They're sorry for the damage done by swiping 'The Hateful Eight.' Really. Honest.

Movie pirates aren't usually remorseful about their bootlegging, but one group appears bent on some contrition. The Hive-CM8 team has apologized to Quentin Tarantino for posting The Hateful Eight before it had even surfaced in theaters, claiming that it feels "sorry" for the trouble it created by spoiling the release. Supposedly, they just wanted to share the movie with people who are "not rich enough" to see the Western in theaters, and held the release back for a week to give the official release a "fighting chance." Aw, how kind!

The team also maintains that it got the release (an awards screener intended for the producer of the Point Break remake) "from a guy on the street," not through a hack, and that you should still pay for the movie to support its creators. In fact, Hive-CM8 makes the common argument that the piracy could actually help ticket sales, since it'd generate buzz that leads friends and family to watch.
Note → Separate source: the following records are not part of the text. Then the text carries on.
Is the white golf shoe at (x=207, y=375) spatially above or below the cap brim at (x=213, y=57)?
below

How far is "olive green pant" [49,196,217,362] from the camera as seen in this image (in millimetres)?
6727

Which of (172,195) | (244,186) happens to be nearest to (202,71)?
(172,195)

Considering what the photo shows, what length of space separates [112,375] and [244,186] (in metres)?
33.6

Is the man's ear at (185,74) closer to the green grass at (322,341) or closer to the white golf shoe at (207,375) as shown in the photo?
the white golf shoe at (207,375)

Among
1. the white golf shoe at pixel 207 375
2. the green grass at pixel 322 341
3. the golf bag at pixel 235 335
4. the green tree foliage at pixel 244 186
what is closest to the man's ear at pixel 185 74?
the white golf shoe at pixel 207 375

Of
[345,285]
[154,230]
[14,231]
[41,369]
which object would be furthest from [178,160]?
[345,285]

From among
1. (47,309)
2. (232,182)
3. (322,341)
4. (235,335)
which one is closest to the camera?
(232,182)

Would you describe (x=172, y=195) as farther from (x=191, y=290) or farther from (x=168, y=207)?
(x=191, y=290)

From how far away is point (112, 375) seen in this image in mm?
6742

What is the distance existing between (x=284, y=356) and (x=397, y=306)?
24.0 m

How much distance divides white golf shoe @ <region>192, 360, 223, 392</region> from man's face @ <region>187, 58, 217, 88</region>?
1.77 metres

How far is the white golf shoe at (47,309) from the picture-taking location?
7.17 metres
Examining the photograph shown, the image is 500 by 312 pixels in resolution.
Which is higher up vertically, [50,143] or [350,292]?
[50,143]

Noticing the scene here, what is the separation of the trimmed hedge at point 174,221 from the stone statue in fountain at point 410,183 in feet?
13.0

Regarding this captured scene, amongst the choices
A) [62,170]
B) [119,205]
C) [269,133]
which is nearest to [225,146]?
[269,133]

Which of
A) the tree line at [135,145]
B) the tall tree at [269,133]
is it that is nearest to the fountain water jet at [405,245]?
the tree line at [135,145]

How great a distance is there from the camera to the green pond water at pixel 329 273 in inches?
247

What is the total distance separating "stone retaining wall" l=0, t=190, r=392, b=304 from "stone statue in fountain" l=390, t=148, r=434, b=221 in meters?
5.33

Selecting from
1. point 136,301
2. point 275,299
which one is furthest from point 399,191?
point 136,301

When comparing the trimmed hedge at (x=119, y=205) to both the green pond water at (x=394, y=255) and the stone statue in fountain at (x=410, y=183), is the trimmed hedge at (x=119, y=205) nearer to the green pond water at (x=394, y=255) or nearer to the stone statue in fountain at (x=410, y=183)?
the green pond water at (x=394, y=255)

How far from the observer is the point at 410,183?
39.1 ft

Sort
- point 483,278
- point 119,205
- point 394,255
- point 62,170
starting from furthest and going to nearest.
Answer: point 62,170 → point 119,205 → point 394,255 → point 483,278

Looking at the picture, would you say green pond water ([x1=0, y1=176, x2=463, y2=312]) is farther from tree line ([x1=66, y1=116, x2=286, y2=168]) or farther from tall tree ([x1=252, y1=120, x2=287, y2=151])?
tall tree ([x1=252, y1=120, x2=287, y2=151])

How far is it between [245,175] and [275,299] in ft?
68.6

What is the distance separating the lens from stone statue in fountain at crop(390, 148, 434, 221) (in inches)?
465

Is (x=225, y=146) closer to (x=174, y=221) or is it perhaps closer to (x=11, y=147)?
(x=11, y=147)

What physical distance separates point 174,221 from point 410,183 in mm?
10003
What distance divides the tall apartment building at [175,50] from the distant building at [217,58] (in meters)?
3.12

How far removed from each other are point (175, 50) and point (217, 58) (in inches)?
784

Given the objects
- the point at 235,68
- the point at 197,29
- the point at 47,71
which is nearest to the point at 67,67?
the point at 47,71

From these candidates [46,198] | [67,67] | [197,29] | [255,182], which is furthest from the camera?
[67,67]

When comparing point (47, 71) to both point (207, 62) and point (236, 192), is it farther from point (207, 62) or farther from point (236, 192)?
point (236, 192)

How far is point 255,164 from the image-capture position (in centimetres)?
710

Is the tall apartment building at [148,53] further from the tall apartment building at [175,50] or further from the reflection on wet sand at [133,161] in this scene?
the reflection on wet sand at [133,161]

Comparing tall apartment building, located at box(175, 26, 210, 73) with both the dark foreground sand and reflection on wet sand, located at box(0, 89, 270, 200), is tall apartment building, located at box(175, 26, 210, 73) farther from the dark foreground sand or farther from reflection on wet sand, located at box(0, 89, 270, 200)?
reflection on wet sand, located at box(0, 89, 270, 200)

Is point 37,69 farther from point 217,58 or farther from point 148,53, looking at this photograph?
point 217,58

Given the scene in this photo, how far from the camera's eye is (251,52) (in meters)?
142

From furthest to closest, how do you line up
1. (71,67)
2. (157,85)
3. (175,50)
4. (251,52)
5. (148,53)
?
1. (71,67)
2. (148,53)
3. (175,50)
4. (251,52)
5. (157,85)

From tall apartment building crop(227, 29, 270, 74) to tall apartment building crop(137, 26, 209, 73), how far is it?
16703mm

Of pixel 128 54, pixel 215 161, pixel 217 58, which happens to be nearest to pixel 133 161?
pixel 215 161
Whether or not the group is sincere in its apology is another story. After all, pirate outfits practically live for the bragging rights that come with posting their wares early -- that's why they attach their group name to a release in the first place. And if they'd really been concerned about protecting opening day ticket revenue, they wouldn't have released the movie in advance at all. There's also the question of why the group is apologizing for the early release of The Hateful Eight, but not the numerous other titles it released afterward. The mea culpa may have a degree of truth to it, but it comes across more as a small twinge of guilt rather than a profound change of heart.